Parou diante de Sol por instantes e fixou o olhar nela como que a reconhecendo, enquanto abria um riso denunciador.
“Você não é a Sol, da Vibe da Sol?” – perguntou já com noventa e nove por cento de certeza. Sol, por seu lado, ‘acordou’ de sua conexão de terror ao ouvir o nome de seu querido podcast e o um por cento de confirmação de que era ela a Sol da Vibe da Sol rebrilhou no olhar de Maria Célia.
Elas então conversaram, Sol ficou mais calma, e acabou aceitando tomar a medicação trazida pela enfermeira. Até tiraram uma selfie as duas e para Sol foi um alívio encontrar uma espectadora de seu podcast justamente naquele hospital.
O encontro com Maria Célia foi como um oásis em seu deserto de medo. Por alguns minutos, Sol não foi uma paciente aterrorizada; foi uma influencer novamente, reconhecida e admirada. A selfie que tiraram, com Sol ainda pálida mas forçando um sorriso familiar para a câmera, foi um bálsamo. Era a prova de que “Sol” ainda existia sob os escombros de Djanira.
“Vou postar no meu stories”, disse Maria Célia, digitando animada. “Minhas amigas não vão acreditar! A Sol está tão forte, enfrentando tudo com tanta luz!”
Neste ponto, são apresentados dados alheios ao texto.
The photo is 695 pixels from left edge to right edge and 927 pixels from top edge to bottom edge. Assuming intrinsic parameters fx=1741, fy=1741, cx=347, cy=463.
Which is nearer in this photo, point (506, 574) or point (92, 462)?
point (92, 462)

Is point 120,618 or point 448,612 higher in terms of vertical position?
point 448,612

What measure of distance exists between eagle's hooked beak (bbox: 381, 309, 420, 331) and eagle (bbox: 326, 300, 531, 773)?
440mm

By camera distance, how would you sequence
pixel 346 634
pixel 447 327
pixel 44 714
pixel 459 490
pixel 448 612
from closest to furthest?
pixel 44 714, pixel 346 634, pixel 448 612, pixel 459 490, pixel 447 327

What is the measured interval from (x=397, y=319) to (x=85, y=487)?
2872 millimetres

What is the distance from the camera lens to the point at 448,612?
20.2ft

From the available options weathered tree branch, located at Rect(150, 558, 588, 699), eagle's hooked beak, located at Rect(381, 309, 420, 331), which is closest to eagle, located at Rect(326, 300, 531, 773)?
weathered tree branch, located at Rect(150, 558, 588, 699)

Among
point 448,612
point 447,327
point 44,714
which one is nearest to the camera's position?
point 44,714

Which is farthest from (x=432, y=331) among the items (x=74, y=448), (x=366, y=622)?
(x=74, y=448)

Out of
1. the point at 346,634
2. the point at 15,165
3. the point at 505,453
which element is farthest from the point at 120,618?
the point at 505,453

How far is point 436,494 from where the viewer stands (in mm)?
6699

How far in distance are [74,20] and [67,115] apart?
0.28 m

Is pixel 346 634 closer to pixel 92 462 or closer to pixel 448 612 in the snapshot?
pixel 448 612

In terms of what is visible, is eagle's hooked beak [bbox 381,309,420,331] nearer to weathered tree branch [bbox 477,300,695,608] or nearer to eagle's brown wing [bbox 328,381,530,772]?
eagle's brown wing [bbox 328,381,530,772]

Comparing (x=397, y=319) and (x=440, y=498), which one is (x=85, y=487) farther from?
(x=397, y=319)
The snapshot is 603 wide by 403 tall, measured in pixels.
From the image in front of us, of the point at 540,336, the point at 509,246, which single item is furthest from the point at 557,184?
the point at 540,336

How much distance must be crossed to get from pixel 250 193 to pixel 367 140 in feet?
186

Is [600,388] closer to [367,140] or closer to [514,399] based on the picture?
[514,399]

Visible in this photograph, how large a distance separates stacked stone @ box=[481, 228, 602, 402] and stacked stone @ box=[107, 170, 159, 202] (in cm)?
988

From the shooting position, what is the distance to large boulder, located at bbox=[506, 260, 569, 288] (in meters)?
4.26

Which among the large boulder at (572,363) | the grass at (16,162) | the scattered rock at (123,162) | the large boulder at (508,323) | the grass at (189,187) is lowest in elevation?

Uma pontada de ansiedade cortou o peito de Sol. Enfrentando com luz? Ela mal conseguia enfrentar a sombra de uma enfermeira. Mas o hábito de aprovar qualquer coisa que alimentasse sua marca foi mais forte.
“Que tal uma legenda positiva?”, Sol sugeriu, o piloto automático entrando em ação. “Algo como… ‘Encontrando luz mesmo nos caminhos mais desafiadores. Gratidão por anjos como a Maria Célia!'”
“Perfeito!”, exclamou a enfermeira, postando na hora.
Mal ela saiu do quarto, o alívio de Sol começou a se transformar em agonia. Ela pegou seu celular, que estava no modo avião por ordem médica, mas que ela não conseguia deixar de olhar. Conectou-se hesitante ao wi-fi do hospital.
A notificação do stories de Maria Célia foi uma das primeiras coisas que viu. E os comentários começaram a chover.
Os primeiros eram de fãs genuínos:
“Nossa, Sol, melhoras! Te amamos! ❤️”
“Que força inspiradora! 🙏”
Mas logo, como uma maré suja, vieram os outros.
“Hipócrita. Passou a vida pregando que doença é falta de gratidão e agora está aí, internada.”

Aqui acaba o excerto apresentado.